*** Opening Text block ***

As summer winds down, U.S. retailers are preparing for the all-important back-to-school and holiday shopping seasons. Although this article describes the U.S. economy, many similarities exist here as well for the Canadian marketplace. So far in 2023, despite inflation, economic uncertainty and a prioritization of spending on experiences over goods, consumers have come through pretty well for the industry. Yet, even with the first half of the year over, it’s hard to know what’s ahead. That’s in part because recent holidays aren’t providing many clues, according to Meghann Martindale, head of retail research at Madison Marquette.

“Last year, consumers were still kind of in the high of ‘Great, everything’s back to normal. We’re just going to spend like we don’t care,’” she said. “I don’t know that consumers will be as bullish this year.”

As the season approaches, these are some of the forces that are working both for and against retailers.

First the good news

Inflation is down
In 2022, holiday spending rose nearly 7% year over year, but much of that was due to inflation, according to GlobalData. While this year prices have been declining at least somewhat in many categories, the cost of gas, groceries and other essentials shrank many households’ discretionary spending budgets throughout much of the first half. 

Consumer sentiment is up
Even more recently, consumer confidence, which had been in the doldrums, in July rose to the highest level in two years, according to the Conference Board Consumer Confidence Index.

The elevated sentiment could be because of good economic news in real terms. Employment remains strong, and real wages are up, now even beating inflation, according to Telsey Advisory Group analysts Dana Telsey and Joseph Feldman. Morgan Stanley analysts.

A UPS strike averted
The Retail Industry Leaders Association in late July warned that an impending strike by unionized UPS workers would be “kryptonite” to supply chains just ahead of the holiday season. But a few days later, a tentative agreement was reached. While ratification isn’t guaranteed it is important for retailers to remain agile.

*** Closing Text block ***
*** Opening Provided data ***

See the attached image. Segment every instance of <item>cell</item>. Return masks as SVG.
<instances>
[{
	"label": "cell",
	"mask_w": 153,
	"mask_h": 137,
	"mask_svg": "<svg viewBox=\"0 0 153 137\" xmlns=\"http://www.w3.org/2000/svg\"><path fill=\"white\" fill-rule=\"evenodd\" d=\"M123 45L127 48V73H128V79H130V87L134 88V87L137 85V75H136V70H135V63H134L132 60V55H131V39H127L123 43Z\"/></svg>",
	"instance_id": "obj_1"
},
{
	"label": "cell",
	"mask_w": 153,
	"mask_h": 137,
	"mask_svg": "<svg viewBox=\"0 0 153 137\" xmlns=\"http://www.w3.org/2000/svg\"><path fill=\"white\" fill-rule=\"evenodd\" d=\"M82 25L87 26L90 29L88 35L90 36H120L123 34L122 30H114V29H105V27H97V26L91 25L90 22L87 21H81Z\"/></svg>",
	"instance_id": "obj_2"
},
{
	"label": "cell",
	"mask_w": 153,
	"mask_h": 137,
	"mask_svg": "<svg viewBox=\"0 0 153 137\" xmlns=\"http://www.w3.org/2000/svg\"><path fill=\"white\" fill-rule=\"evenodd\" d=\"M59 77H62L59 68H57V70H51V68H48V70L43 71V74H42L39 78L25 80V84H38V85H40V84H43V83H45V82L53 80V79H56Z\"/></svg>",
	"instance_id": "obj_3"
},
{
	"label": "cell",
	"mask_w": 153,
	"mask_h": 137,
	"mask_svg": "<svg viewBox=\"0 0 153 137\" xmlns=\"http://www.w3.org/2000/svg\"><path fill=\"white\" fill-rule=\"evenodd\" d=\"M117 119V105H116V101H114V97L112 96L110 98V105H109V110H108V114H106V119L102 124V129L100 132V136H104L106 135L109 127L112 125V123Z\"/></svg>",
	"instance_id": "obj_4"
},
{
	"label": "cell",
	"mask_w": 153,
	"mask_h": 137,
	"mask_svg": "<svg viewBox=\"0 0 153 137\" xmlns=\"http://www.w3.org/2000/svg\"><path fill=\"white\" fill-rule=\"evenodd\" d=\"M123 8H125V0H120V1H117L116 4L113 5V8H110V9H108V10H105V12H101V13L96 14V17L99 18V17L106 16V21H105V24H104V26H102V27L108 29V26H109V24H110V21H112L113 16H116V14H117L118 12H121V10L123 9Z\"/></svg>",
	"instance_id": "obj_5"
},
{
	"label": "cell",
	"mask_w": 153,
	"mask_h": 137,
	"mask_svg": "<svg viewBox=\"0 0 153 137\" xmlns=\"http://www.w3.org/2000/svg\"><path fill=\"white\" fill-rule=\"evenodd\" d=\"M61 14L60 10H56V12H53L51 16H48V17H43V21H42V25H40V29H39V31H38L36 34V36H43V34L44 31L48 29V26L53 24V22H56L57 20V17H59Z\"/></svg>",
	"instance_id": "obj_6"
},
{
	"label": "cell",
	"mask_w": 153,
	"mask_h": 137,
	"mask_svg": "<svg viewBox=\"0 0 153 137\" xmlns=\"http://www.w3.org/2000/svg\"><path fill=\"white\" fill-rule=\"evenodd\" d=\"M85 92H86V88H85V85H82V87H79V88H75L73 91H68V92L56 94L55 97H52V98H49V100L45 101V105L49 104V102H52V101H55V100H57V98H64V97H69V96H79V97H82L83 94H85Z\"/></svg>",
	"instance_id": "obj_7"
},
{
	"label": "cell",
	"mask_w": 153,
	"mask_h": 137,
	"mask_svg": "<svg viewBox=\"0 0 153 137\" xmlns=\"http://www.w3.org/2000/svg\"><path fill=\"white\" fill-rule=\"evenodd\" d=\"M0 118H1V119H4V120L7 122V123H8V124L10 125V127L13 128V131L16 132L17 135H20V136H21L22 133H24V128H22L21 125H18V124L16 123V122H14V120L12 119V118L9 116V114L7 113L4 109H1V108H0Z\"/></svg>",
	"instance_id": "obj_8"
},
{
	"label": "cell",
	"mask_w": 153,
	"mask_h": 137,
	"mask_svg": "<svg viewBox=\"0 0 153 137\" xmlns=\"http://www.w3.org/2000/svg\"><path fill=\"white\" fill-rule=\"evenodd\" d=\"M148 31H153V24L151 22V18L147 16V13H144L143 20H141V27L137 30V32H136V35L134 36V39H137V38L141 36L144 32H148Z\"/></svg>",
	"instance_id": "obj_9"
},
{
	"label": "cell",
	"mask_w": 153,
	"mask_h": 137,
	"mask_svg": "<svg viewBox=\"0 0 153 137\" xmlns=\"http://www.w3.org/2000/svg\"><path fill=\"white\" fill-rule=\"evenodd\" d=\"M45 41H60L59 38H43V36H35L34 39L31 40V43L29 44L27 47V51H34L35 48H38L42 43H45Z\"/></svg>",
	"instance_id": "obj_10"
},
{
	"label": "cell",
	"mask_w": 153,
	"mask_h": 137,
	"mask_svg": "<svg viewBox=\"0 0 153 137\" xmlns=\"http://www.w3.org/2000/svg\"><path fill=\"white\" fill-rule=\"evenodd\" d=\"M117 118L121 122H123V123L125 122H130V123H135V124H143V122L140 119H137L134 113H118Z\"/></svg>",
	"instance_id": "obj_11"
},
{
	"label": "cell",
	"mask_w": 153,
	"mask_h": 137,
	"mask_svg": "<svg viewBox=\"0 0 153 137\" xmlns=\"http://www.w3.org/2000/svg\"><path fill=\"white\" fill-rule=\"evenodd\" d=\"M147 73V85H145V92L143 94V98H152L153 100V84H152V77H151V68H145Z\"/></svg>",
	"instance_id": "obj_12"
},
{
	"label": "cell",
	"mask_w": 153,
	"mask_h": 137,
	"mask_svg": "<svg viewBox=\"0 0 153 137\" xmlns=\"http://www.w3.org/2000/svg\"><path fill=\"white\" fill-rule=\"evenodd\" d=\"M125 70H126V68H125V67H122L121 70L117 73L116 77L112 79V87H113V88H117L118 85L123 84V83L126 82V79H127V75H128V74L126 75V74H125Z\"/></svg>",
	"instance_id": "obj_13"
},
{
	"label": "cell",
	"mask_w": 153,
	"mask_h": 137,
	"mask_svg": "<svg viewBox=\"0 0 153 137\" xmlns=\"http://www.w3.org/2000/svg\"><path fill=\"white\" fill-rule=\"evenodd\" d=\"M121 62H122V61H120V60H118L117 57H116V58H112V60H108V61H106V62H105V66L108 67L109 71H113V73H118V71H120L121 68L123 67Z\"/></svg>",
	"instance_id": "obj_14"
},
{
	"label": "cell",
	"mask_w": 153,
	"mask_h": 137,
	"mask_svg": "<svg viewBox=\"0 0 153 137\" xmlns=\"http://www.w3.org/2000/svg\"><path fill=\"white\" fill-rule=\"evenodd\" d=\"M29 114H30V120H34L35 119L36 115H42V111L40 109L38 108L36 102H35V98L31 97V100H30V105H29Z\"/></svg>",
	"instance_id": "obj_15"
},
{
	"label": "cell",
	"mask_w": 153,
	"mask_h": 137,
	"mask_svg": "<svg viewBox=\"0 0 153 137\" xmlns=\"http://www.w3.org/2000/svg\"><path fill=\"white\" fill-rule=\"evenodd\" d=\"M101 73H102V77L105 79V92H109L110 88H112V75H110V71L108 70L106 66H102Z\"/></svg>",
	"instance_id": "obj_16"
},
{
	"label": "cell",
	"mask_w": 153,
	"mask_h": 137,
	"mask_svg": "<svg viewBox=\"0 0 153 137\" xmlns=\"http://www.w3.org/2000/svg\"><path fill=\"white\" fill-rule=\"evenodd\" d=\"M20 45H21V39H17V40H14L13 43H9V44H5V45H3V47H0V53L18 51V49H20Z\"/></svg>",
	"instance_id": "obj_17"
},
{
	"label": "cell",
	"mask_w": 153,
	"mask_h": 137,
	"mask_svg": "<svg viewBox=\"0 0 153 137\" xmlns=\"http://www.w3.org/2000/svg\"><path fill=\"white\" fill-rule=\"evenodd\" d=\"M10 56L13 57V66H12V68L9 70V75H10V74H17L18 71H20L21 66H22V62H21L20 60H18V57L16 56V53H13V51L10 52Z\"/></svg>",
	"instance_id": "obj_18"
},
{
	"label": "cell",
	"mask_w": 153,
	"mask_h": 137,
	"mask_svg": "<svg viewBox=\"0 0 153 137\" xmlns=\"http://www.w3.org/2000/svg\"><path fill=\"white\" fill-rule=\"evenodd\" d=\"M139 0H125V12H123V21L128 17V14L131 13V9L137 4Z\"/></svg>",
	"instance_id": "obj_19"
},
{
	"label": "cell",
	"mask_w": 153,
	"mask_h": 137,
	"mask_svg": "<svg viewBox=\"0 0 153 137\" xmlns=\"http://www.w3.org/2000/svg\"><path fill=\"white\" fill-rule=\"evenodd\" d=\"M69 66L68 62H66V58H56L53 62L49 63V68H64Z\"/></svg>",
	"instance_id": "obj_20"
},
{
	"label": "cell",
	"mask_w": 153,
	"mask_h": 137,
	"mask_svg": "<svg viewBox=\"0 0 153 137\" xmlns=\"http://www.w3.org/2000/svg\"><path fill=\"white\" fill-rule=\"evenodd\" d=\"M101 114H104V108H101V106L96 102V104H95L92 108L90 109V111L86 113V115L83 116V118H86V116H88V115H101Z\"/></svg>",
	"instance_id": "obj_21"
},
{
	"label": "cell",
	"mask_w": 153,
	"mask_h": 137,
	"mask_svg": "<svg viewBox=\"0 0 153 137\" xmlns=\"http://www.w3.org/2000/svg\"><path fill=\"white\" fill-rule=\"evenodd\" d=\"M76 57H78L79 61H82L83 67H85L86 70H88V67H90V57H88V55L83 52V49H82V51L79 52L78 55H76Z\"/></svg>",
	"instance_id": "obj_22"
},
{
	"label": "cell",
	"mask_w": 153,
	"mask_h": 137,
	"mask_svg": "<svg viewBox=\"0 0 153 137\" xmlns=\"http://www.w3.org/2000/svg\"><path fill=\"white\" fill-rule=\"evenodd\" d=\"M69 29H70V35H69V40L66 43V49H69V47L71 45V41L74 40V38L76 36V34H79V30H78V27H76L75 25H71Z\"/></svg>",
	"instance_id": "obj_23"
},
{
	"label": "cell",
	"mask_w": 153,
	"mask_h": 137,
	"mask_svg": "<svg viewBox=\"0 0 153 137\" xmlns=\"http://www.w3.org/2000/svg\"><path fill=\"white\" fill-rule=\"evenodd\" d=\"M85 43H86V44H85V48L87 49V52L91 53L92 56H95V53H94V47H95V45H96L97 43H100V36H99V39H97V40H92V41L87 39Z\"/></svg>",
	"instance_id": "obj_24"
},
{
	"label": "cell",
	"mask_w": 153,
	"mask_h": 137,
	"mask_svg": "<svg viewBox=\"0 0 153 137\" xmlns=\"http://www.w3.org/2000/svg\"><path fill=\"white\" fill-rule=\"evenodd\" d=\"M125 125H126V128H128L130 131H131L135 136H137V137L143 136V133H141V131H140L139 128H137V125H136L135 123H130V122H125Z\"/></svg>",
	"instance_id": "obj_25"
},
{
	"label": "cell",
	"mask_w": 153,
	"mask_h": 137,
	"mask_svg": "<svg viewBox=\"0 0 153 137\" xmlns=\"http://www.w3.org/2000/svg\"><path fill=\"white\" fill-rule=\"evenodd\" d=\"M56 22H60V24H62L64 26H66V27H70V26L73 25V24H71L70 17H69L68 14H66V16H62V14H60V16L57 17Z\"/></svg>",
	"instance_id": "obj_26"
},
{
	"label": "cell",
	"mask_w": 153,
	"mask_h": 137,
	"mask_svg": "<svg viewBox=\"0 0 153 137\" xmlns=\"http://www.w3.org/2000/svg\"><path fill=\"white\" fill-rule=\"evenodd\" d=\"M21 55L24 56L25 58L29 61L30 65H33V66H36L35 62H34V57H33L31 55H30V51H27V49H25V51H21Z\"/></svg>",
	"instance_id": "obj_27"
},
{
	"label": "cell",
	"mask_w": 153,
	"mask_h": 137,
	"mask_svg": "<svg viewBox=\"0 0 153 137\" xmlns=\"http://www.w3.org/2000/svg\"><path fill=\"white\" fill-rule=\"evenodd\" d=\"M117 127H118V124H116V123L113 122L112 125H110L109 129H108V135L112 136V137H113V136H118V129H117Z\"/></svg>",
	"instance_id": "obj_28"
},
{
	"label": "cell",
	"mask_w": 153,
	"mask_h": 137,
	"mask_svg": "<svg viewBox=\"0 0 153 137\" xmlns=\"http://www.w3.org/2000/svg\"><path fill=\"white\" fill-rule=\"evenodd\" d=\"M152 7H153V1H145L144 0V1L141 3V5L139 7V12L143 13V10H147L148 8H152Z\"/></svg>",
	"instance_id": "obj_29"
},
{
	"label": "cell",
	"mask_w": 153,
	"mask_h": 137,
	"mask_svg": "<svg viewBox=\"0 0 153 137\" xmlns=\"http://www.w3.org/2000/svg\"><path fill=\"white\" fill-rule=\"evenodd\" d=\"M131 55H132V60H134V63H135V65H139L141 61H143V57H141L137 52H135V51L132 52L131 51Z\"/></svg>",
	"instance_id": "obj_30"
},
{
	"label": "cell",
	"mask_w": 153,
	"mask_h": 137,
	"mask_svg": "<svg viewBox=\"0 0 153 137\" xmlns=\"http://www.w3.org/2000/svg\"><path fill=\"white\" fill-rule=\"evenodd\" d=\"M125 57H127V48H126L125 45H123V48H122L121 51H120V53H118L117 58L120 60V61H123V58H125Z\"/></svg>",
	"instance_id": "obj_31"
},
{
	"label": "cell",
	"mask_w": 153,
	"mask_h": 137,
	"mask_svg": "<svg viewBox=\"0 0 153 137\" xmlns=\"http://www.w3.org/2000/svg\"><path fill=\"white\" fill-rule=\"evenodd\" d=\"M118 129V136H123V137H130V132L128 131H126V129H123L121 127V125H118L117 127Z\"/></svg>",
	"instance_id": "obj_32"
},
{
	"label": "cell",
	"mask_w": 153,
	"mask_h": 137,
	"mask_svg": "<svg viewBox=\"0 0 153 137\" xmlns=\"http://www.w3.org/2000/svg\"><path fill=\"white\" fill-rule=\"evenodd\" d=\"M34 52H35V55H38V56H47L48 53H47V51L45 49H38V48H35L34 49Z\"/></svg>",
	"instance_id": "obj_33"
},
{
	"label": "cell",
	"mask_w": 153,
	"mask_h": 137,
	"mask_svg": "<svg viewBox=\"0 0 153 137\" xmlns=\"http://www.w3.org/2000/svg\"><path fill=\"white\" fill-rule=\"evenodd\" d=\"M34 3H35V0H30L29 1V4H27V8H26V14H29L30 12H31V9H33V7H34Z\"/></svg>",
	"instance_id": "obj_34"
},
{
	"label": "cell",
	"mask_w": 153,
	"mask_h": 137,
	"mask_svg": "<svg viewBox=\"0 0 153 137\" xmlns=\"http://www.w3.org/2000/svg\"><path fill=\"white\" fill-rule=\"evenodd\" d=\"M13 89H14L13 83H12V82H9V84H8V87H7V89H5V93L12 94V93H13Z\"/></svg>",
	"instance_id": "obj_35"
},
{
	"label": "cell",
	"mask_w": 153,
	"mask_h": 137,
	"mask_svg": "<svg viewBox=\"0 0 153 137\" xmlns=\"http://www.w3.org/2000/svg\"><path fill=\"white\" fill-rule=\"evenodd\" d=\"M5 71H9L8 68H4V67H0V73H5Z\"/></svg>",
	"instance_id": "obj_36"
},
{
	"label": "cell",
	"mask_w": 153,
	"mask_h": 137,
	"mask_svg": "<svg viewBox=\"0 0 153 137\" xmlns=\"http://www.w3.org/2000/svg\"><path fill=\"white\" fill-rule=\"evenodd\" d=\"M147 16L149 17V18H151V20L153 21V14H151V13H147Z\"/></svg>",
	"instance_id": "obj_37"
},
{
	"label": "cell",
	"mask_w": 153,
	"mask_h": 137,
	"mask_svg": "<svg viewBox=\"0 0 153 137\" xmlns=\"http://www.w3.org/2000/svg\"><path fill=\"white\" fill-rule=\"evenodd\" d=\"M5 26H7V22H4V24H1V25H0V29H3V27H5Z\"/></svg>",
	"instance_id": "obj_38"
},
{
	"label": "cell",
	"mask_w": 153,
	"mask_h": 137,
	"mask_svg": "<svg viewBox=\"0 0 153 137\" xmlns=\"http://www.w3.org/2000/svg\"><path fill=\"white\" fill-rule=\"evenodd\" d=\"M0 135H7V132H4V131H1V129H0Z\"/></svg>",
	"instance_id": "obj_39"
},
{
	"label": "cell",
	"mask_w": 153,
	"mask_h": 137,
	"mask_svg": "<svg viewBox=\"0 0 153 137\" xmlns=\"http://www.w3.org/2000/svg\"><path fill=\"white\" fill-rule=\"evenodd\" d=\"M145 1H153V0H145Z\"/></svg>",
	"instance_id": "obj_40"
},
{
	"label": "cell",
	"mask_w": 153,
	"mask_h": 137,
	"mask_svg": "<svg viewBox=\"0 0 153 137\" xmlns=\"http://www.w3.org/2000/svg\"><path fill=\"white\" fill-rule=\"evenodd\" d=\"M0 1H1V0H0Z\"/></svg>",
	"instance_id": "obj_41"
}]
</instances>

*** Closing Provided data ***

§ **Activity list**
[a] Translate this sentence from the retail outlook article into Spanish: "As the season approaches, these are some of the forces that are working both for and against retailers."
[b] Continue the retail outlook article from its final sentence.
The items come from a separate source, unrelated to the retail outlook article.

§ **Answers to this exercise**
[a] A medida que se acerca la temporada, estas son algunas de las fuerzas que trabajan tanto a favor como en contra de los minoristas.

[b]
Consumers want to ‘return to normal’
Top searches related to Labor Day — involving outdoor activities, patio furniture, electronics, home improvement and beer — indicate a “desire to return to normalcy” and provide an opening for retailers to re-engage with customers, according to Isaac Gerber, data and analytics lead at Captify.

That’s spilling into end-of-year shopping as well, Gerber said by email. “We’re seeing early indications of a strong holiday shopping season,” Gerber said. “Interest in holiday deals is already starting to build, with mid-year interest already 450% higher than the same time last year.”

And some of the challenges

Consumers are keen to find deals
While lower inflation means more discretionary spending in consumers’ pockets, there’s some downside for retailers, Martindale said. Margins will be under pressure on two fronts — many retailers still have surpluses of inventory that will require markdowns, and consumers are expecting price tags to shrink.

Matt Pavich, senior director of strategy and innovation at Revionics, an Aptos company specializing in AI-driven pricing optimization, also said that shoppers will be on the hunt for good prices during the back-to-school period.“In recent years, consumers have learned to navigate numerous additional channels and purchasing options while also bearing the brunt of inflation,” Pavich said by email. “… Retailers need to be aware of this and offer great products at great value across all channels while considering some less traditional retailers as competitive threats.”

Some retailers at risk as student loan forgiveness ends
U.S. consumers are already carrying nearly a trillion dollars in credit card debt, which alone might hamper some household spending at the holidays, according to Martindale. After the Supreme Court struck down President Biden’s student debt forgiveness program, millions of household budgets will each be out hundreds of dollars more per month, according to number-crunching from consumer data firm Earnest Analytics. 

Those with higher market share among these borrowers — including Peloton, Ikea, Ashley, HomeGoods, Wayfair, Lowe’s, and most apparel and department stores — will especially feel the pinch as their customers divert funds to their loans, per Earnest’s report.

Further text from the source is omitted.